• _Document passage_:
::::::::::

Finally, after looping over all users in the test set, p = p/nb_users

Now, once the evaluation metric is chosen and computed, the question is: how do I know if my precision at k is good or bad? How do I know if 30% is a significant value?
In fact, it is a question we all need to ask ourselves in any machine learning problem, and in order to respond to it, a baseline needs to be considered.

So, what is a baseline? It can be a simple model that we create, not necessarily with ML algorithms. For example, for this use case, we can say that our baseline model is the model that randomly recommends a product to a user. So, the precision at k of this baseline is the probability to recommend for each user its product in the test set, which is k/nb_products.
We can consider a more advanced baseline that recommends to users the top k popular products or even recommend to a user the top k popular product of his most seen category while excluding products already seen by the user.

It is true that among the offline evaluation metrics, the precision @k is the most common one. But, it has its limits. Actually, the main objective of a recommender system is to recommend to a user a product he doesn’t know but also a product that is interesting for him. But, evaluating such a system is quite impossible with offline metrics because we already know, in the test set, his following interaction. So, if we train an offline model (not in real-time) that perfectly predicts the following natural interactions of users, why do we even need to make recommendations? The goal is certainly to have a relatively good precision, compared to a baseline, but not necessarily to have a precision @k of 100%. The objective is not to predict perfectly natural behaviors of users because they would consume the product anyway.

Online metrics, which are much more complicated to implement, exist in order to evaluate a recommender system such as A/B testing. It will answer the question: how impactful is my model recommendation compared to a basic recommendation? An evaluation metric could be click-through rate (CTR).

There is also another limit with the mentioned metrics. They don’t measure the serendipity of the model which measures the diversity, novelty and unexpectedness. These parameters are useful for a successful long term recommendation strategy, because too much focus on the precision will lead to bored users and poor assortment.

Generally speaking, making the choice of the evaluation metric is somehow important when doing data science. Many parameters are involved, it goes from the business need to the technical choices to be made. It is not like just doing machine learning, taking a model, tuning hyperparameters and choosing the model that gave us the best performance. We need to choose the metric according to what the business needs behind.

Despite all these limits, we still use precision because it is far the best metric we have for offline evaluation. Keep in mind that it is important to compare the performance of the created model with the performance of a baseline model to prove somehow the quality of the model and justify the need to use an ML model.

4- Production ML models on GCP

The result of an ML project is putting the model into production and maintaining it. It goes without saying that building and serving production ML models is a core skill of any ML engineer. Managed services, such as GCP (Google Cloud Platform), AWS (Amazon Web Services) and Microsoft Azure, have already implemented ML systems architectures on which we can rely.

Note that in the production environment, the ML model represents only 5% of the whole system, as shown below.

Image by Google ML unit

Typically, an ML system should be composed of the following components, explained below.

Image by Google ML unit

Data ingestion: handles the ingestion of the data
Data analysis + validation: checks if the data is coherent
Data transformation: transforms the data in order to prepare it for the model
Trainer/Tuner: trains the model and tunes the hyperparameters
Model evaluation + validation: tells us whether the model is good enough to go on production environment
Serving: handles the interaction of the built model with the users
Logging: useful for debugging when errors appear

The orchestration of components is ensured by the cloud composer.

::::::::::

• _Your tasks_:
• 1. Print the portion of the passage on recommender evaluation that begins at the words "So, what is" and ends after the words "by the user.".
• 2. According to the passage on recommender evaluation, what share of the whole system does the ML model represent in a production environment?
These lines have no connection to the passage on recommender evaluation.

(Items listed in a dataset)

::::::::::

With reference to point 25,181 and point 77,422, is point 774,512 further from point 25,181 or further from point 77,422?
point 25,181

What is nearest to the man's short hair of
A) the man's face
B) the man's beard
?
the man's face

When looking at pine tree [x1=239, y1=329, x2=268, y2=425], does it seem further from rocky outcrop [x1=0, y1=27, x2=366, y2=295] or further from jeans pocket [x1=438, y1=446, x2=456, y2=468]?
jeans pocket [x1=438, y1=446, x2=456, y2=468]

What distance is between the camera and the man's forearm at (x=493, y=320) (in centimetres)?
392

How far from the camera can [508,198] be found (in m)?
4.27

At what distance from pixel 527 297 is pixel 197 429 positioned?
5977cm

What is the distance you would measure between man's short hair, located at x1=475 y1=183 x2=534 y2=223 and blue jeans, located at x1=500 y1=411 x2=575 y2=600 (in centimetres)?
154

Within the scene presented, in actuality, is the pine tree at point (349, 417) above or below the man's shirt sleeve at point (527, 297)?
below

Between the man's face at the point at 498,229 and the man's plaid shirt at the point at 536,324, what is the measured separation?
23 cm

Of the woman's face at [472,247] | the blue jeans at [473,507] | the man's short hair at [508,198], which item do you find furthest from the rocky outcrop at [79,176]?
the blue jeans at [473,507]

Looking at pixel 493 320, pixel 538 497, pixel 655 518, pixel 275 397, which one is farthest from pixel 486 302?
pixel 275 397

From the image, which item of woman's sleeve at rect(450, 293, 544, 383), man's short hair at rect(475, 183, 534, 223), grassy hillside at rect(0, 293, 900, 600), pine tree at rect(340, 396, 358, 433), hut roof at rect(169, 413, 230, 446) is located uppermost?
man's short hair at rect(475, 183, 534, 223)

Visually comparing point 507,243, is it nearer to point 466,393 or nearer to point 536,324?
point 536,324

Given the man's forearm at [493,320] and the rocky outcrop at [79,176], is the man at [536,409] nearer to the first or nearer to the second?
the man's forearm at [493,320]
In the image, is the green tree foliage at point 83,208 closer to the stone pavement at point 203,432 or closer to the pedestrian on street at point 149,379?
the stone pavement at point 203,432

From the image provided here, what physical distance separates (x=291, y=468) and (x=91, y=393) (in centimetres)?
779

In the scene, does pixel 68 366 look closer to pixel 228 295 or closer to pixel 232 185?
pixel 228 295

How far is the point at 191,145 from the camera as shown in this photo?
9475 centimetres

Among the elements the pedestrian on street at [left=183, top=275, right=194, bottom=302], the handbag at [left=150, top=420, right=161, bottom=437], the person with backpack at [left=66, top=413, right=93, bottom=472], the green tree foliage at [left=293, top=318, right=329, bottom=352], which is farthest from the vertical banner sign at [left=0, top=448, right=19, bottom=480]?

::::::::::

• _Results by task_:
• 1.
So, what is a baseline? It can be a simple model that we create, not necessarily with ML algorithms. For example, for this use case, we can say that our baseline model is the model that randomly recommends a product to a user. So, the precision at k of this baseline is the probability to recommend for each user its product in the test set, which is k/nb_products.
We can consider a more advanced baseline that recommends to users the top k popular products or even recommend to a user the top k popular product of his most seen category while excluding products already seen by the user.

• 2. Only 5% of the whole system.